CHALLENGE:
In the rows between the line holding "By looking at" and the line holding "8917 millimetres", inclusive, swap "stadium seat" for "arena seat" and reproduce only those lines with everything else left the same.

(Spatial relationship rows)
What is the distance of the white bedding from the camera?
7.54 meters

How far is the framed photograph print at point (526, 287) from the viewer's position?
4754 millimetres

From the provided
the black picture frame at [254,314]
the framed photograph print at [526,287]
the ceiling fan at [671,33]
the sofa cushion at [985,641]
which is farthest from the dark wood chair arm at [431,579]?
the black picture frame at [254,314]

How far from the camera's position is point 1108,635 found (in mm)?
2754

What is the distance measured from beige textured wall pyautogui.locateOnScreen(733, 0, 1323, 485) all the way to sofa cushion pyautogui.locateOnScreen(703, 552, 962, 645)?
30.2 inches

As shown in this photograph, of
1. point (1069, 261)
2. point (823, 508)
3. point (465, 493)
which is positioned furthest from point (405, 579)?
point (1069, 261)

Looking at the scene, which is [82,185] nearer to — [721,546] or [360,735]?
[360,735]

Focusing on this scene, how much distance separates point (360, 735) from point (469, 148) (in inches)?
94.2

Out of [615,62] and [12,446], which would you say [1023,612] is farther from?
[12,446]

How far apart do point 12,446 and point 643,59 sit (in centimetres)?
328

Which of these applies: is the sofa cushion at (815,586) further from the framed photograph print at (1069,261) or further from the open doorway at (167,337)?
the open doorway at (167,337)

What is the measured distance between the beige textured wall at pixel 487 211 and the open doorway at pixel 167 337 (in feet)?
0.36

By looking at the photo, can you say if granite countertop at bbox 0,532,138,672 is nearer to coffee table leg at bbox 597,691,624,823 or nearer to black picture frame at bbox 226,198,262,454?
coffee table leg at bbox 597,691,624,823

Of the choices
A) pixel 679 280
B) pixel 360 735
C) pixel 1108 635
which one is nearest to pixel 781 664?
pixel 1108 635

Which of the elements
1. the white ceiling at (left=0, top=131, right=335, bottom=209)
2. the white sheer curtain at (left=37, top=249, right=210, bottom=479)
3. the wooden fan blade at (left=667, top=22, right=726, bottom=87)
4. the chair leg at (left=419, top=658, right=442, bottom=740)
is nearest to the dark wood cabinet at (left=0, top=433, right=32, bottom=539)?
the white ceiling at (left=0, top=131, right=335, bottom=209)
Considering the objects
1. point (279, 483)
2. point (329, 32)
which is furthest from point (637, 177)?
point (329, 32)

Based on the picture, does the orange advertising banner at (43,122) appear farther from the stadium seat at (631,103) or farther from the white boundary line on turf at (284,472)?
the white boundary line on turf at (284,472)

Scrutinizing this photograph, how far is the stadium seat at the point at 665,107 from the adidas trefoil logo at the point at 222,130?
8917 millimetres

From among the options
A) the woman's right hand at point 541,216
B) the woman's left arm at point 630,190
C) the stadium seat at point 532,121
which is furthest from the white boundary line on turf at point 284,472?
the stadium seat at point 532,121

TASK SOLUTION:
By looking at the photo, can you say if granite countertop at bbox 0,532,138,672 is nearer to coffee table leg at bbox 597,691,624,823 or nearer to black picture frame at bbox 226,198,262,454?
coffee table leg at bbox 597,691,624,823

Of the choices
A) pixel 679 280
B) pixel 360 735
C) pixel 1108 635
which one is nearest to pixel 781 664?
pixel 1108 635

Which of the elements
1. the white ceiling at (left=0, top=131, right=335, bottom=209)
2. the white sheer curtain at (left=37, top=249, right=210, bottom=479)
3. the wooden fan blade at (left=667, top=22, right=726, bottom=87)
4. the chair leg at (left=419, top=658, right=442, bottom=740)
is nearest to the dark wood cabinet at (left=0, top=433, right=32, bottom=539)?
the white ceiling at (left=0, top=131, right=335, bottom=209)
Considering the objects
1. point (279, 483)
2. point (329, 32)
which is furthest from point (637, 177)?
point (329, 32)

Based on the picture, does the orange advertising banner at (43,122) appear farther from the arena seat at (631,103) or farther from the white boundary line on turf at (284,472)?
the white boundary line on turf at (284,472)

Scrutinizing this photograph, how far is the arena seat at the point at 665,107 from the adidas trefoil logo at the point at 222,130?
8917 millimetres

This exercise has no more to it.